The subsequent push-and-pull of stories that came from different media outlets as those background details got filled in was almost dizzying, but what got lost in the ensuing hubbub is that even though no one deserves to have false details about themselves spread in media, an asshole who gets some details about their life misrepresented in the media is still an asshole. When other people who’d had bad encounters with these students came forward with their stories, I believed them not only because of my own experiences as a target of bullying, but also because I’ve studied the psychology and sociology of bullying enough to see how their experiences fit in with the stories of bullying targets throughout America.
It’s bad enough that our culture is already designed to put the story of any target of bullying, who’s brave enough to come forward and bear witness to their own experiences, under a miasma of skepticism. Between the entrenched power in our nation’s capital right now, and the right-wing media monoliths spewing out their sickening narratives to audiences conditioned to accept anything they say, it’s becoming harder and harder for bullying targets to believe that anything good could possibly come out of giving voice to their experiences. Worse yet is how conservatives’ continued attacks on education are trying to force many of us who work as educators to kowtow to their desires, to ignore the evidence of bullying, to silence the targets of that bullying, and ultimately even to celebrate the “triumphs” of bullying, using the same disgusting terminologies about “alpha” this and “will” that, and all that other pablum.

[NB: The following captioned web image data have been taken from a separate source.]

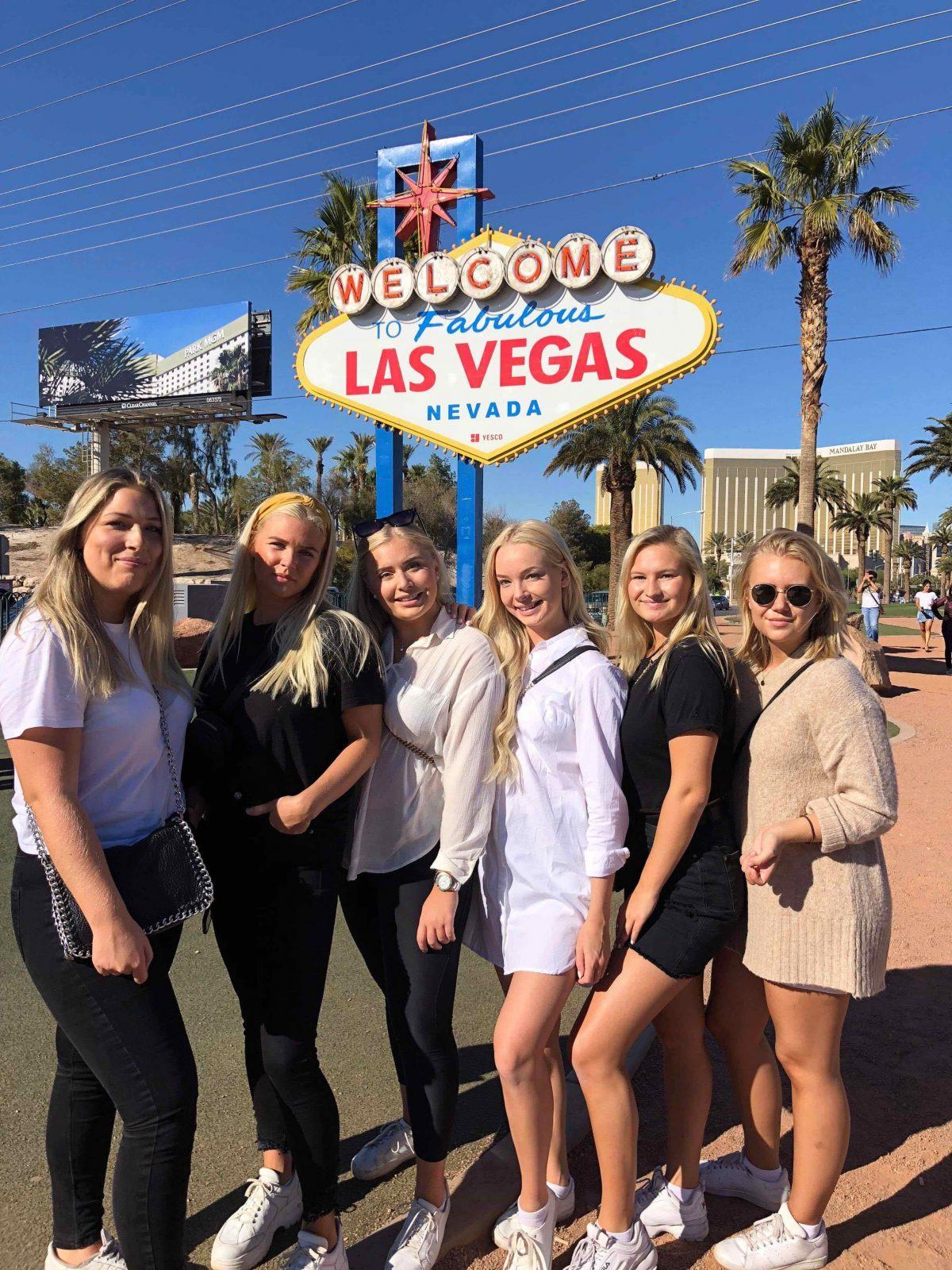Tjejgänget vid Las Vegasskylt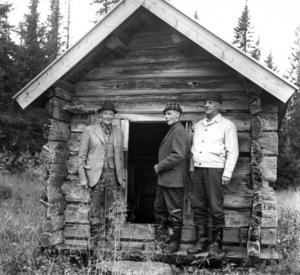 1975 rustades fäbodvallen Västerborbodarna upp efter att inte ha använts sedan i början av 1950-talet. Johan Svedin, Viken, Per Jönsson, Hanabacken och Bror Erixon, Joxåsen, förklarade Västernorbodarna invigt vid det gamla 1700-tals härbret. De var de sista bönderna som brukade fäbodarna.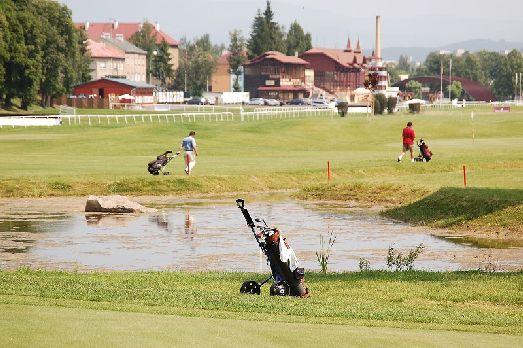 Поле для гольфа в Карловых Варах имеет довольно богатый вид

These attacks are nothing new, and I’m hoping that I’ll be able to tell you even more about them here soon, in venues with a much bigger reach than this measly little blog. Until then, whether I’m reading case studies of bullying in books, or watching news analysis shows talk about the effects of bullying, or hearing my own students’ stories of their experiences being bullied, I figure that I’m in for even more misery in the weeks to come as I work on these projects. Just like my own experiences being bullied, all I can hope for is that I can develop the skills — rhetorical, emotional and otherwise — to turn my misery into something positive, and do whatever small part I can to make sure that other young people don’t have to go through the hell I went through when I was their age.